Applying New York product liability law, a recent decision by the United States District Court for the District of New Jersey granted summary judgment for Bristol-Myers Squibb and other pharmaceutical manufacturers based on the deposition testimony of plaintiff’s treating physician who prescribed the drug Plavix and was independently aware of the increased risk of bleeding associated with the pharmaceutical.  In Re: Plavix Marketing, Sales Practices and Products Liability Litigation (No.
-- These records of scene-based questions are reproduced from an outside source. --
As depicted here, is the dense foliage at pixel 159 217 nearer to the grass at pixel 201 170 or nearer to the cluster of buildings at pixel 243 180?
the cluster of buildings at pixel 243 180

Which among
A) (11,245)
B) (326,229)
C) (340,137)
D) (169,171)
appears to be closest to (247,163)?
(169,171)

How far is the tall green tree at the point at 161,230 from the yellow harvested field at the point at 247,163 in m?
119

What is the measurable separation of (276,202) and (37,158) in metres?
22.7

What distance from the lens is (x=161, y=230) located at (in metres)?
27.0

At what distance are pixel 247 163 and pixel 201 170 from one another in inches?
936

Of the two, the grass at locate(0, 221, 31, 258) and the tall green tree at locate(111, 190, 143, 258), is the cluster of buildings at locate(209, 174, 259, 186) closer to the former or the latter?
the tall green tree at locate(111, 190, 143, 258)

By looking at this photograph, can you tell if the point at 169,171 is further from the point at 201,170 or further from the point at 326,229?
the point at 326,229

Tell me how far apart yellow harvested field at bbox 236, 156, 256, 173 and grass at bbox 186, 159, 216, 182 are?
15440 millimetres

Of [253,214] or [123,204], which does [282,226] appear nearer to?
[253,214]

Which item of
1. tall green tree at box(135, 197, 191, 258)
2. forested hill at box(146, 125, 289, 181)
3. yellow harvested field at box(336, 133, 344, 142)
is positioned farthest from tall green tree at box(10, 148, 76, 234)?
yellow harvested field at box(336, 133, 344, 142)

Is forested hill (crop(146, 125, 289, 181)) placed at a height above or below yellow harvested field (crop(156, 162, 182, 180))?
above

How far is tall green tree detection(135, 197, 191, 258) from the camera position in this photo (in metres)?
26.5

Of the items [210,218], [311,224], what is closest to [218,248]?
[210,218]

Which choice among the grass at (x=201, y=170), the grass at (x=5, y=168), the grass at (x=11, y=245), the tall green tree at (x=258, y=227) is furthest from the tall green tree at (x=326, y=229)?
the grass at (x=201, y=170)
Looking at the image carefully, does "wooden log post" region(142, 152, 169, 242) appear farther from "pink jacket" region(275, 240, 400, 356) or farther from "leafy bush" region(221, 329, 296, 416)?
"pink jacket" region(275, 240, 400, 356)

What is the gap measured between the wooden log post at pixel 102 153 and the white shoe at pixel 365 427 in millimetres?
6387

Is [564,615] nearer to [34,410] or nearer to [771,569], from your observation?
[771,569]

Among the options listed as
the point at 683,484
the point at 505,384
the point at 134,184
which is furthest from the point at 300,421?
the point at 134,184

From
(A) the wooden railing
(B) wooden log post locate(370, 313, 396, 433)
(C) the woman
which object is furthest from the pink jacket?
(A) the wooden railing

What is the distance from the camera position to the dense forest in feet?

II), CV 13-4521(FLW), 2017 WL 3531684 (D.N.J. Aug. 17, 2017).  The treating physician, a third-party witness, testified that Plavix was medically necessary for the plaintiff, and that the benefits of the medication outweighed the risks, including those additional risks which plaintiff claimed were missing from the Prescribing Information.

Plaintiff tried to raise an issue of fact by challenging the credibility of the treating physician’s unrebutted testimony that he would have prescribed Plavix even if he were provided with the most current research and FDA mandated warnings.  The court, emphasizing that it is always the plaintiff’s burden to prove that a different warning would have changed the physician’s prescribing decision, disagreed with plaintiff’s position that the doctor is an interested witness providing self-serving statements.  “[I]f a treating doctor is not a defendant, but merely a third-party witness, his or her testimony, without any evidence of credibility issues, is a sufficient basis to grant summary judgment.”  Id. at *8 (emphasis in original).

The decision clearly demarcates the separate defenses of adequacy of the warning and the learned intermediary doctrine, each self-sufficient to win a dismissal.  While a court may find that plaintiff raised an issue of fact as to the adequacy of the warning, Bristol-Myers won summary judgment on the learned intermediary doctrine and proximate causation.  Plaintiff’s expert opinions as to insufficiency of the warning were irrelevant, since the doctor’s testimony broke the chain of causation as a matter of law.  Plaintiff could not establish that, even if inadequate, the drug’s warnings caused plaintiff’s injuries.  Id.

The design defect claims necessarily failed along with defective warning claims.  “Plaintiff’s claim is solely based on inadequate warning, not that Plavix is inherently unsafe.”  Id. at *12.  “I do not find that, under New York law, Plaintiff can bring a design defect claim based on inadequate warning, alone.”  Id Further, citing to Tomaselli v. Zimmer, wherein Harris Beach won summary judgment on all counts the court found that plaintiff could not meet his burden to establish that the risks of the drug outweigh its utility.  Id. at 13.